The Medium MineWolf has a DEUTZ 326hp diesel engine, clearance speed of 0.8 to 1.5km/h and maximum clearance capacity of 25,000m²/day. It has a detachable cabin and is operator and remote controllable. The attachments which can be made to the machine include forklift, robotic arm, bucket, sifter bucket and dozer shield.
The Mini MineWolf is a light remote controlled machine and is easily transportable, and used for deployments in remote areas for smaller tasks. It has a 240hp DEUTZ diesel engine and high mobility with maximum clearance capacity of 2,000m²/h.
The MineWolf Bagger is used to clear areas in difficult conditions and where manual demining is tedious and dangerous. It has a power pack and special tiller head made by MineWolf Systems and can be installed on a standard armoured excavator. The machine is powered by a 240hp IVECO diesel engine and has a maximum clearance capacity of 1,200m²/h.
The MineWolf machine has several advantages over the flail demining systems. The MineWolf has a powerful engine of 367hp with a direct working tool drive. The vehicle has tiller for fine and flail for rough demining operations. The tiller and flail have different depth control levels and can be used for multiple operations.
The machine can clear the AP and AT mines of up to 15kg TNT with a continuous ground penetration capacity of up to 35cm deep, including vegetation removal. The machine can break up mines and explosive parts that are not completely destroyed by flail.
The cabin of the driver has an optimal position for clear vision. MineWolf has an operator drive-control system to control operations and speed of the tiller and flail, penetration depth, vehicle speed and other technical equipment. It also has a remote controlled operation for a distance of up to 1,000m, and automatic flail and tiller depth control. It has an option of GPS engine for navigation.
The components of the vehicle are robustly designed with cooling modules to withstand different climatic and dust conditions. An array detection system is mounted on the back of the vehicle for quality control. The vehicle is also equipped with failure mode and effect analysis (FMEA) for the machine and process. In addition, it has several safety features for machine and operator protection.

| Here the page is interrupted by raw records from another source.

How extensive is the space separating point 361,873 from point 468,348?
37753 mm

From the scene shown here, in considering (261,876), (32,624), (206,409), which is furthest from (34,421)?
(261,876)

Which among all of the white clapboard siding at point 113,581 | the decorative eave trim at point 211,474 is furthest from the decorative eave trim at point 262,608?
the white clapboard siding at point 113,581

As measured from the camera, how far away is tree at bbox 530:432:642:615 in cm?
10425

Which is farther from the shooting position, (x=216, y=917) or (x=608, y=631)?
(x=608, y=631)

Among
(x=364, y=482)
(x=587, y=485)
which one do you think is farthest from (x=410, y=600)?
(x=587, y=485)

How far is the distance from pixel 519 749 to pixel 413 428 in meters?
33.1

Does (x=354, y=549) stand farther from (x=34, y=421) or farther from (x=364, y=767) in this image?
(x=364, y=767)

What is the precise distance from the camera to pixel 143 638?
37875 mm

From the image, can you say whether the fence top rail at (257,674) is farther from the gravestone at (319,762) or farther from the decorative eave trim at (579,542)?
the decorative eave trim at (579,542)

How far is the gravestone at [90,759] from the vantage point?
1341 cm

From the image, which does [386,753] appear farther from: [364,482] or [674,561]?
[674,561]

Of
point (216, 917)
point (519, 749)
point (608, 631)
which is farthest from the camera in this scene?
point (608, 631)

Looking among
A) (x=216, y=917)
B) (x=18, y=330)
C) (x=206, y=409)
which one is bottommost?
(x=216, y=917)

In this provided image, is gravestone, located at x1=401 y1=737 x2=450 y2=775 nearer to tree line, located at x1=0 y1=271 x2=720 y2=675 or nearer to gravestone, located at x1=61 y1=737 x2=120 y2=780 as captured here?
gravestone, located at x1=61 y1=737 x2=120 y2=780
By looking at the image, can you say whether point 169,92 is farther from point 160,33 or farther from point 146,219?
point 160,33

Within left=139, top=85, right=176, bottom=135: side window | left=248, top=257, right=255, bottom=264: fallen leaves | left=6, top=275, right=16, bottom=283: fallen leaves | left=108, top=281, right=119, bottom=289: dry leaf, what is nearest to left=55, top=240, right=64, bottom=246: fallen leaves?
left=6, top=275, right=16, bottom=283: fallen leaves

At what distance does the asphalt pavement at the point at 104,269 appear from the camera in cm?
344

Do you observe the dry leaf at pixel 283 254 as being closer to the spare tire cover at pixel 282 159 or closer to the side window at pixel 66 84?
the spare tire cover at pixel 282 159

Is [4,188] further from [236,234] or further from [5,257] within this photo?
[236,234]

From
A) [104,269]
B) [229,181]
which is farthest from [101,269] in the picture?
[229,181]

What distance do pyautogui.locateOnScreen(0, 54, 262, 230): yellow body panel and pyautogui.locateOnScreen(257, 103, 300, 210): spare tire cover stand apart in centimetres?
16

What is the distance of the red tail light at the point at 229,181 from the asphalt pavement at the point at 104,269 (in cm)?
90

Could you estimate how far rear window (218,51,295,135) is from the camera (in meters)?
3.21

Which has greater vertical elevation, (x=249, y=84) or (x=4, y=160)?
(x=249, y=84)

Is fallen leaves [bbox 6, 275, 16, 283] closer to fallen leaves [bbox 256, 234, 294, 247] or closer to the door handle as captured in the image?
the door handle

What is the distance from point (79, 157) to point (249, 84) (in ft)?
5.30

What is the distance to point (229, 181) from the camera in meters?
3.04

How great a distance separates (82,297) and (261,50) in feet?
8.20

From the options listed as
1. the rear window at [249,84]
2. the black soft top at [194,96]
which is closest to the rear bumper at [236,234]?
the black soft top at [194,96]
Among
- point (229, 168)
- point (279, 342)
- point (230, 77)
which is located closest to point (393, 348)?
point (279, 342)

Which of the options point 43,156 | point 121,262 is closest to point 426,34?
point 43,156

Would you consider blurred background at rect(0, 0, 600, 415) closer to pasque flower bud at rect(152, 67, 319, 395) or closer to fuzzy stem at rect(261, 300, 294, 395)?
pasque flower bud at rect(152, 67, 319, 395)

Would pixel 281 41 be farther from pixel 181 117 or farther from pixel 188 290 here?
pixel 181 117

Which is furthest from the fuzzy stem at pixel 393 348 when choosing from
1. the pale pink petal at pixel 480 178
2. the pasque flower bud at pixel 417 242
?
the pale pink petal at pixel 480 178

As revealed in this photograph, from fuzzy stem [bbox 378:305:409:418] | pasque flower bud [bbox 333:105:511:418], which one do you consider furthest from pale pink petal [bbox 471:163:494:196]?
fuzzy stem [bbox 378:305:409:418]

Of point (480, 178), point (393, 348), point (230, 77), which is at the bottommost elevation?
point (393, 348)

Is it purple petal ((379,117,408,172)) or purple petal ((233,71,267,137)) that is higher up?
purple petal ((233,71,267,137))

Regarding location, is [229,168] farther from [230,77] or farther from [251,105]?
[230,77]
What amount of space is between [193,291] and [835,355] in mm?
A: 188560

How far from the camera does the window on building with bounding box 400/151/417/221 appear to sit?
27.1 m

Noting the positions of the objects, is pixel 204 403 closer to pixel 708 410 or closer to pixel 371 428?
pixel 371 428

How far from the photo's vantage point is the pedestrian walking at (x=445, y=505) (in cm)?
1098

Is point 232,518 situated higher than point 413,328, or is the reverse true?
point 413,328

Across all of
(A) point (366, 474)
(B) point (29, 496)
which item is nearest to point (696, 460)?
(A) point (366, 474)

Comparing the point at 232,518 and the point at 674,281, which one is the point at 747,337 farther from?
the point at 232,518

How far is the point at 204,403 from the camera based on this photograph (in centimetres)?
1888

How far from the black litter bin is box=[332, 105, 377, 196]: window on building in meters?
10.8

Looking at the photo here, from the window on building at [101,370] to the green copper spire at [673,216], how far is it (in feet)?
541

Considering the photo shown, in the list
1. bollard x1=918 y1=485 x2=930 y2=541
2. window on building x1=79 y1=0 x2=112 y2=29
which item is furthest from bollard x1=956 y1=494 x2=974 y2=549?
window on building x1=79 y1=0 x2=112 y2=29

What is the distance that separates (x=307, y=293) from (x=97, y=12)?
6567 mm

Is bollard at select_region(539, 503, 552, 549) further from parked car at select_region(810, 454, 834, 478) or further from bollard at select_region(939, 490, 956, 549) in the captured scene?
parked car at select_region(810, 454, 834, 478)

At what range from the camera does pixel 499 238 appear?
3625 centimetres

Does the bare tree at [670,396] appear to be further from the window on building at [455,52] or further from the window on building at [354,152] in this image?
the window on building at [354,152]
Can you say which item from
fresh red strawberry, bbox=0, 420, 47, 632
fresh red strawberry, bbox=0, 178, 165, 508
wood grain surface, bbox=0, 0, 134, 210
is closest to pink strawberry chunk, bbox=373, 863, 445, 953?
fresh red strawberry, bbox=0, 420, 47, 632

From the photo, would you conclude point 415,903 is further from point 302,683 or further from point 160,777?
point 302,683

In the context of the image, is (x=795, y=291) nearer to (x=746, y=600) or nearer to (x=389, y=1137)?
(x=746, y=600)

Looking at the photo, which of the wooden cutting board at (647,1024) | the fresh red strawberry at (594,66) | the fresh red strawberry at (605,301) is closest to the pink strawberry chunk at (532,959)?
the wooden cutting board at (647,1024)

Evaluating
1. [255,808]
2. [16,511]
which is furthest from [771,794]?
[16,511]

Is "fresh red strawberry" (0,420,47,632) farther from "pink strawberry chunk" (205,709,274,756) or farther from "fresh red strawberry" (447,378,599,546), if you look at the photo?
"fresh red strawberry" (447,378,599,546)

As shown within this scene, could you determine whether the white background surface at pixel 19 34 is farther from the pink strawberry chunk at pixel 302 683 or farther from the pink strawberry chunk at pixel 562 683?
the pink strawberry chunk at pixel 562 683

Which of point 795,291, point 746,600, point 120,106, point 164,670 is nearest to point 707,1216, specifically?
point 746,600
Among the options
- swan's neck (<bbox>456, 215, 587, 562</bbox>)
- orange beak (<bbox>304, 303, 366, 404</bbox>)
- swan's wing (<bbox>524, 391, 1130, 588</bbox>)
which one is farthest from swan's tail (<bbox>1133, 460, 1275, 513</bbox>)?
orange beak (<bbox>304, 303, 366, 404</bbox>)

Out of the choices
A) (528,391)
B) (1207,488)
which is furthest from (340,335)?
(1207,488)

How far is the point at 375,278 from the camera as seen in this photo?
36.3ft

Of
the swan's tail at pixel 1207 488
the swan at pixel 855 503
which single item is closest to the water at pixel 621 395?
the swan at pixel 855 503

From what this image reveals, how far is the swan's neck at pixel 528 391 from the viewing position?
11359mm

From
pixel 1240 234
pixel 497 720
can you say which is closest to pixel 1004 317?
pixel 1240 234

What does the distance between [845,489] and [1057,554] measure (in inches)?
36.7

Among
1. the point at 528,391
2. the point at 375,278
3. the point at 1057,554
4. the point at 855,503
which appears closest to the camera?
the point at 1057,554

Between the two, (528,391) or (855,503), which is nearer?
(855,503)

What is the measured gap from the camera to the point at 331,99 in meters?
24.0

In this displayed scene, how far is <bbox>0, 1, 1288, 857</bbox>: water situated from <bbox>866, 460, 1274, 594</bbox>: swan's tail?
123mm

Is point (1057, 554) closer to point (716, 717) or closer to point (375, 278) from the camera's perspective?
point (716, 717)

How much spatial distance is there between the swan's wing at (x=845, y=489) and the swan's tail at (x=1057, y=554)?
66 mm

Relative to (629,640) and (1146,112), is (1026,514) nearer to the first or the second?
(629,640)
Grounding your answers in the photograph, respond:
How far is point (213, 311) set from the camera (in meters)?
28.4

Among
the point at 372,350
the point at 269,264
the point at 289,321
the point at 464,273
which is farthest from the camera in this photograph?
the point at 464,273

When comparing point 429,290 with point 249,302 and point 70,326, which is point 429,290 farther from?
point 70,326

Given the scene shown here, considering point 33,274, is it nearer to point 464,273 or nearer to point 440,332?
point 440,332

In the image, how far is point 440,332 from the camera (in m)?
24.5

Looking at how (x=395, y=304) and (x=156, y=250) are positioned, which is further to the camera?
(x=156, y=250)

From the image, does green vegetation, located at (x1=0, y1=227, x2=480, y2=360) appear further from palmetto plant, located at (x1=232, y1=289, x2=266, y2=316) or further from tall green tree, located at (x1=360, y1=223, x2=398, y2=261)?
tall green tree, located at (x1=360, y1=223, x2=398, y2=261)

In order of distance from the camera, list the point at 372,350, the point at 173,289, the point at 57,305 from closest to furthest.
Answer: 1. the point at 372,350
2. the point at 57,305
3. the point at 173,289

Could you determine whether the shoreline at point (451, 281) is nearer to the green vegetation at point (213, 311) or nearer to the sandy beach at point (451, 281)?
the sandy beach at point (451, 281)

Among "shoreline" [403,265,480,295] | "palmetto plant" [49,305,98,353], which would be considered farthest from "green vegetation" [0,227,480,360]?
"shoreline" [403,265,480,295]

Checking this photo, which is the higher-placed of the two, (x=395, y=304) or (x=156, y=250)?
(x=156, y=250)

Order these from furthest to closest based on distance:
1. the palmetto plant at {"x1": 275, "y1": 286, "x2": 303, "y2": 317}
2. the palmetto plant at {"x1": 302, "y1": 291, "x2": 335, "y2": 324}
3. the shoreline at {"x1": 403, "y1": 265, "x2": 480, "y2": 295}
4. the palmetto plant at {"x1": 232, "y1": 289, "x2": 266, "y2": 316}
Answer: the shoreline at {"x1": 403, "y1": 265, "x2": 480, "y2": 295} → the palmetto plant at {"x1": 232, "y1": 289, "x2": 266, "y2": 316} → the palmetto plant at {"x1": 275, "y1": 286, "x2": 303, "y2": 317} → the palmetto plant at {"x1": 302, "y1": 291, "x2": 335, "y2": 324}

MineWolf can be equipped with a range of explosive ordnance disposal (EOD), QA and engineering tools for multi-purpose tasks. The MineWolf machines can be transported by standard means of road, sea and air for demining operations across the globe.
The design of MineWolf is based on a toolbox system with the option to interchange the tiller and flail depending on the tasks. The open tiller design of the machine is patented and effective because of its basket-type segment structure. The design reduces damage by dissipating mine blasts through the tiller. The flail on the machine is effective against heavy AT mines on the rocky grounds. The safety-glass is designed to protect against armour-piercing ammunition.
The MineWolf also has a fuel tank detonation-prevention system, automatic fire-suppression system, a biometric-tested cabin for the operator with a four-point safety belt and V-shaped armoured undercarriage. The machine also provides protection against dust, noise and high temperatures.
In November 2009 the Angolan Government contracted RUAG for six MineWolf vehicles and deliveries began in January 2010.